A friend suggested we take my jeep to Alaska near the Bering Straight. We could wait for the straight to freeze and then drive across it. He was studying Russian and felt that by the time we got to the other side he would know enough to be able to explain things. Like art, it would be a mythical journey that combined the desire to be somewhere else and the need to learn a language to "explain things".

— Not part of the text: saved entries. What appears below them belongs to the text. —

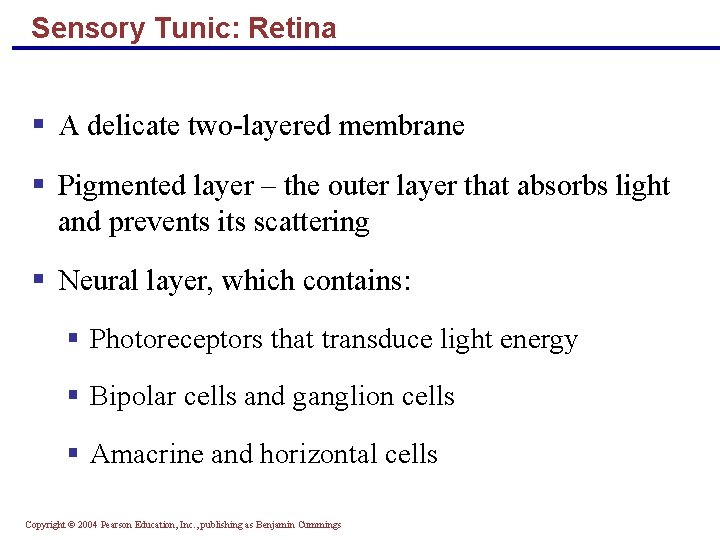 Sensory Tunic: Retina

▪ A delicate two-layered membrane

▪ Pigmented layer – the outer layer that absorbs light and prevents its scattering

▪ Neural layer, which contains:

▪ Photoreceptors that transduce light energy

▪ Bipolar cells and ganglion cells

▪ Amacrine and horizontal cells

Copyright © 2004 Pearson Education, Inc., publishing as Benjamin Cummings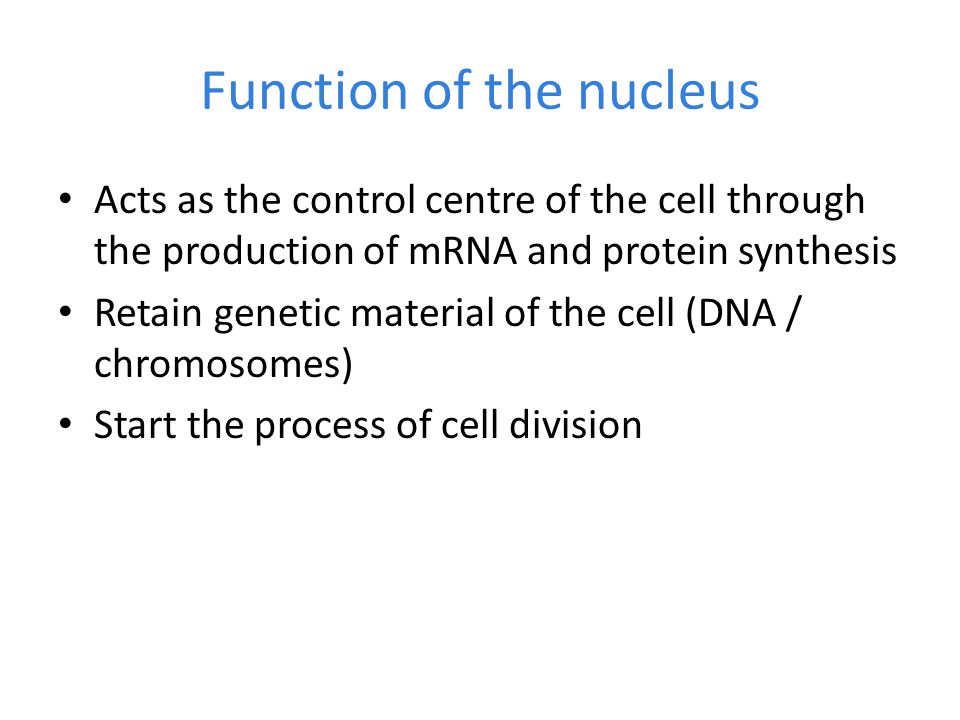 Function of the nucleus

• Acts as the control centre of the cell through the production of mRNA and protein synthesis
• Retain genetic material of the cell (DNA / chromosomes)
• Start the process of cell division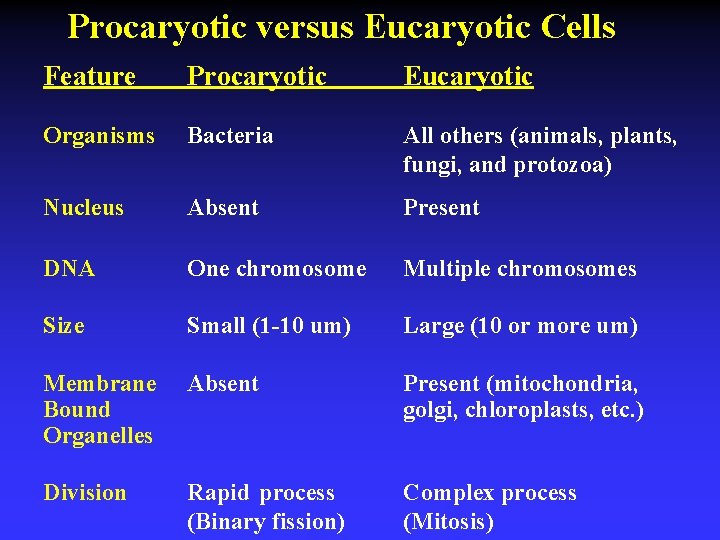 Procaryotic versus Eucaryotic Cells

| Feature | Procaryotic | Eucaryotic |
|---|---|---|
| Organisms | Bacteria | All others (animals, plants, fungi, and protozoa) |
| Nucleus | Absent | Present |
| DNA | One chromosome | Multiple chromosomes |
| Size | Small (1-10 um) | Large (10 or more um) |
| Membrane Bound Organelles | Absent | Present (mitochondria, golgi, chloroplasts, etc.) |
| Division | Rapid process (Binary fission) | Complex process (Mitosis) |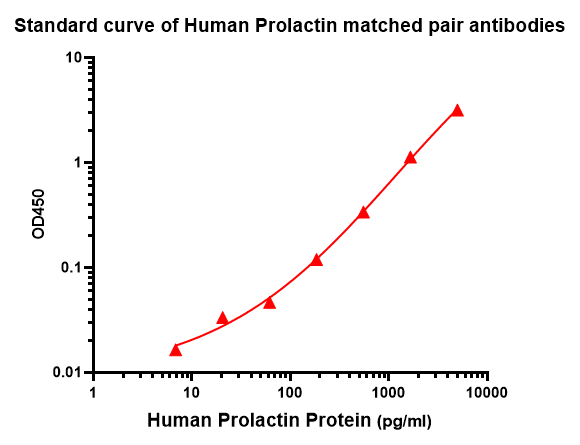 Standard curve of Human Prolactin matched pair antibodies

OD450

10
1
0.1
0.01

1
10
100
1000
10000

Human Prolactin Protein (pg/ml)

Nana (drawing done in my teens)
My grandmother was my first exposure to someone painting a picture. A widow, she lived by herself in Oyama. As a child I was sent there to live with her for months at a time. She would set up her easel in the living room and travel back to Russia where she was born. In her paintings she acknowledged little difference between the real and imagined. She painted what she felt was appropriate, for instance, adding miniature naked men dancing around a vase of flowers, “because it needed something”. She still inspires me and the smell of oil paint still reminds me of her.
In the Studio
Mid career Phillip Guston abruptly abandoned his lyrically abstract paintings in favour of rough cartoon like images. He was scathingly chastised by the influential critic Hilton Kramer as "a Mandarin pretending to be a stumblebum". No doubt stung and insulted, he continued making images that suited his own sensibility. Referring to critics and the influence of other painters, he once said that when an artist begins being an artist it's as if their studios are crowded with others. As you paint, one by one they begin to leave. If you are lucky and paint long enough even you will leave.